Please join us in welcoming our new summer intern, Isabelle Karpin. Born and raised in Johnson County, Isabelle has been a dedicated patron to the Johnson County Library system her entire life. It was when she came of age to serve on the teen editorial board for The Johnson County Library’s teen literary arts magazine elementia that her years of service took off. During her high school years, Isabelle contributed to elementia issues XVI-XIX as both a writer and an editor. This summer, Isabelle hopes to gain experience in communications by contributing to the Foundation’s blog, social media pages, and other publications celebrating your impact.
Greetings Johnson County Public Library donors and patrons,
My name is Isabelle Karpin, and I am the new summer intern with the Johnson County Library Foundation. I spend my academic year studying English at Cornell University in Ithaca, New York where I will enter upon my senior year this fall. I was born and raised in Johnson County and attended the Barstow School where I graduated in 2022.

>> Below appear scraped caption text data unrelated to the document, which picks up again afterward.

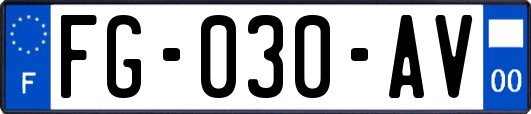 FG-030-AV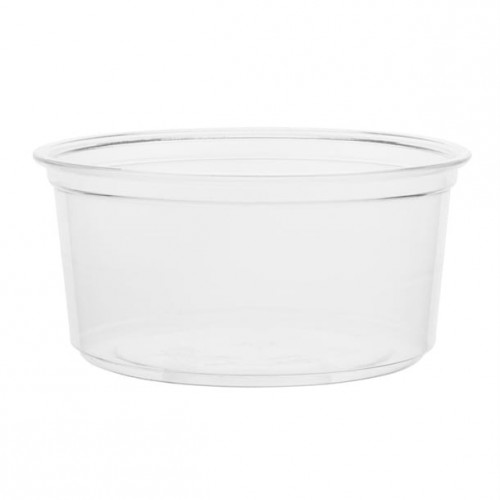 Fiesta Recyclable rPET Deli Cups...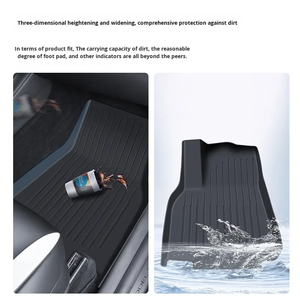 Alfombrillas de Auto Minimalistas de TPE al por Mayor, Precio Competitivo, Envío Rápido - Product Image 3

Interning with the Johnson County Public Library brings back the exhilarating times I spent in service to the library as a teenager. Throughout my high school years, I served on the teen editorial board of the Johnson County Library’s own elementia magazine. I was fortunate to also have been included in several issues of the publication as a writer. My memories of reading at the issue release reception remain some of the happiest and most enriching moments of my teenage years. In fact, every moment of making elementia was an enriching experience in-itself.
I remember vividly one meeting very early on in my time with elementia led by youth librarian Cassidy Coles. Having placed a copy of the American Heritage Dictionary in front of each teen member, Cassidy began an engaging discussion on words and comprehension. She chose the word “prehensile” to illustrate the utility of the edition. It means “able to seize, grasp, or hold, especially by wrapping around an object,” i.e. “a monkey’s prehensile tail. The entry was paired with an image of an opossum hanging upside down as well as an example in context, the phrase having “a prehensile mind.” Cassidy gifted each of us a copy of her favorite dictionary, a tool not only for comprehension but for exploration.

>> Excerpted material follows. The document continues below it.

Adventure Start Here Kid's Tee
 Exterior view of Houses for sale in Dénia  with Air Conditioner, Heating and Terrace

My copy of the American Heritage Dictionary is an example of a tool, a guidebook I carried with me as I graduated from elementia into my years of literary study. Interning with the Johnson County Library Foundation will add to the many tools I’ve reaped from the Johnson County Library’s programs.
Many thanks to the Johnson County Library Foundation’s generous donors who have made my wonderful experiences with the library possible. I look forward to giving back to those who have uplifted me this summer at the Johnson County Public Library.